START Material to process

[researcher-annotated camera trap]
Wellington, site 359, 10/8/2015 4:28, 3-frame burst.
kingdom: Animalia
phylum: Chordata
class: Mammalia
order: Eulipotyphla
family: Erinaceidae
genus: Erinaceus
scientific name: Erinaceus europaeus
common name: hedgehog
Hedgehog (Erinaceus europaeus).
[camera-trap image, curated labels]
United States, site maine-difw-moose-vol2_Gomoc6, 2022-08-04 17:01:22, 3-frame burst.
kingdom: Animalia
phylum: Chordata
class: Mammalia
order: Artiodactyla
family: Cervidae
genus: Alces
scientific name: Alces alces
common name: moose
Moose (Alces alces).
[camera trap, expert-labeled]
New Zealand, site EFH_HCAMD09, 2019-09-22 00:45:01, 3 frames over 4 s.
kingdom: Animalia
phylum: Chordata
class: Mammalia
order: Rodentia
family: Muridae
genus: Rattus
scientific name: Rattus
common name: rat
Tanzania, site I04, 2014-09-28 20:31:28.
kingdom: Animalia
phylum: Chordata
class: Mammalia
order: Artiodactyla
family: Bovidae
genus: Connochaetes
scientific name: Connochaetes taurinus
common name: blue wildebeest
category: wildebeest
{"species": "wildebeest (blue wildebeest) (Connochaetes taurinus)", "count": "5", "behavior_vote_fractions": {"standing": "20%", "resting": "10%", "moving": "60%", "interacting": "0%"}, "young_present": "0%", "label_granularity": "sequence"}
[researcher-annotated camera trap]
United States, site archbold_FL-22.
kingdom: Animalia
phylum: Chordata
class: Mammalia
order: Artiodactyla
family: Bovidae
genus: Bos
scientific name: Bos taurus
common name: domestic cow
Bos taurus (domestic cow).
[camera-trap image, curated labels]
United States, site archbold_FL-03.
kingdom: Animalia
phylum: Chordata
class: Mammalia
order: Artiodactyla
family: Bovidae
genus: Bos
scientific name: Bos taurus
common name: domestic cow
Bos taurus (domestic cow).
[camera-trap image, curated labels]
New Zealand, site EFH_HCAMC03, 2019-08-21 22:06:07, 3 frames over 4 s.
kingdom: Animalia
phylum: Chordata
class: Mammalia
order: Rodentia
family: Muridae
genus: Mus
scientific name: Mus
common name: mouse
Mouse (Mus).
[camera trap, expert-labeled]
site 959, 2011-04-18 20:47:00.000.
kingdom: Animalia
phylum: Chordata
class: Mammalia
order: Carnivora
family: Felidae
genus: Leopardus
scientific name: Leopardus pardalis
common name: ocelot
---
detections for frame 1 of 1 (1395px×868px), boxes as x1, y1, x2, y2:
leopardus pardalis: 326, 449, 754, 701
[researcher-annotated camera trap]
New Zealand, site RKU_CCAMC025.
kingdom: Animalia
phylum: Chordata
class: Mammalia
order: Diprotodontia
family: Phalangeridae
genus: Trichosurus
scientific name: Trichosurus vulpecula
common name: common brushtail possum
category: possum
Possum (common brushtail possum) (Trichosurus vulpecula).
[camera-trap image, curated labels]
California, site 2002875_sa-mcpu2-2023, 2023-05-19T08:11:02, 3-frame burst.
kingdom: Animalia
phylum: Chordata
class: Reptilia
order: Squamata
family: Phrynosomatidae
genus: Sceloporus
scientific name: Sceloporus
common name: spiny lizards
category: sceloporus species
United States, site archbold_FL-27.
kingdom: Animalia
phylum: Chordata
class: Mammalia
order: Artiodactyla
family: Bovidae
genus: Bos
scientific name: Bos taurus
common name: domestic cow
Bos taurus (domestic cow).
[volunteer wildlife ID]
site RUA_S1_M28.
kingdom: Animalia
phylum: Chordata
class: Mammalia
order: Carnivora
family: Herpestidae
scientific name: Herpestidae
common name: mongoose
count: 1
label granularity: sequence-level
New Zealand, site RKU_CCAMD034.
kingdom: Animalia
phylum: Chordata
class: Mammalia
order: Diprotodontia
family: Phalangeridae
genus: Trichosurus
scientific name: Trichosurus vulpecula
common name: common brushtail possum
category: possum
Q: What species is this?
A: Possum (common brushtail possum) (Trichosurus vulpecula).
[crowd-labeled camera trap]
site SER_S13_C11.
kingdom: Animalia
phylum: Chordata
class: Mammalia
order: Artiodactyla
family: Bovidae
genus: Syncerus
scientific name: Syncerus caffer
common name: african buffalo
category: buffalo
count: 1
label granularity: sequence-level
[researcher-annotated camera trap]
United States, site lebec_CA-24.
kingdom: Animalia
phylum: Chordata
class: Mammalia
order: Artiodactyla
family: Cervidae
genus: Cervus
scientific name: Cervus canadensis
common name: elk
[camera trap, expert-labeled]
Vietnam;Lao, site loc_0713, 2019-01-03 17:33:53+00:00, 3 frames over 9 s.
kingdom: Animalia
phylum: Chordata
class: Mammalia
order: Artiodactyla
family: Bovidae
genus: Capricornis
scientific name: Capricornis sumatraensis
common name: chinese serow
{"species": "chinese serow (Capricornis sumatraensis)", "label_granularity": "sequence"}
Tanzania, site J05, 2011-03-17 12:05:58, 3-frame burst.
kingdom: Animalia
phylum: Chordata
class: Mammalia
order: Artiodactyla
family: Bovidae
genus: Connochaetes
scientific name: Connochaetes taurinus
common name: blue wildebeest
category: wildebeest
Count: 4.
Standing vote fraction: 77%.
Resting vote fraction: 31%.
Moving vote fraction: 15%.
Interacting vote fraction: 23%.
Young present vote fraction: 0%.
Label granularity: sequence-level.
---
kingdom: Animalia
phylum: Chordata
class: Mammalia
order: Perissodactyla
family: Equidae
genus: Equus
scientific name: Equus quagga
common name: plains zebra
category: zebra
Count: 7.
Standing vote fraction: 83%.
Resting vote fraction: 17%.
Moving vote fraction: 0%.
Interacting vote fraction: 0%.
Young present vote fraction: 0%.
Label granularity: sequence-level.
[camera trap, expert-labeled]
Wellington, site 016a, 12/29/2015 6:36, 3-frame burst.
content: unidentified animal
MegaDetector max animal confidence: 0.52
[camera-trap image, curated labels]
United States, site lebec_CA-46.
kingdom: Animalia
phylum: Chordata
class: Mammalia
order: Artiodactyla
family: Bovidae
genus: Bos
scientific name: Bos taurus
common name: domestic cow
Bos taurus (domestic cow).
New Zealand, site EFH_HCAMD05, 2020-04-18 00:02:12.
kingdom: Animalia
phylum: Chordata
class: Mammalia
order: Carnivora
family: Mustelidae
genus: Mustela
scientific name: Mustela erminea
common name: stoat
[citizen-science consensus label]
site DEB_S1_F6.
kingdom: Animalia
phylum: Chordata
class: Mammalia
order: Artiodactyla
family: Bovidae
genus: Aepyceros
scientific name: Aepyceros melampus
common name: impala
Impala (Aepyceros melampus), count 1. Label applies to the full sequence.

END Material to process

> **What is being asked**
Which lines in the records above contain the string "Tanzania"? Copy them.

> **Solution for this exercise**
Tanzania, site I04, 2014-09-28 20:31:28.
Tanzania, site J05, 2011-03-17 12:05:58, 3-frame burst.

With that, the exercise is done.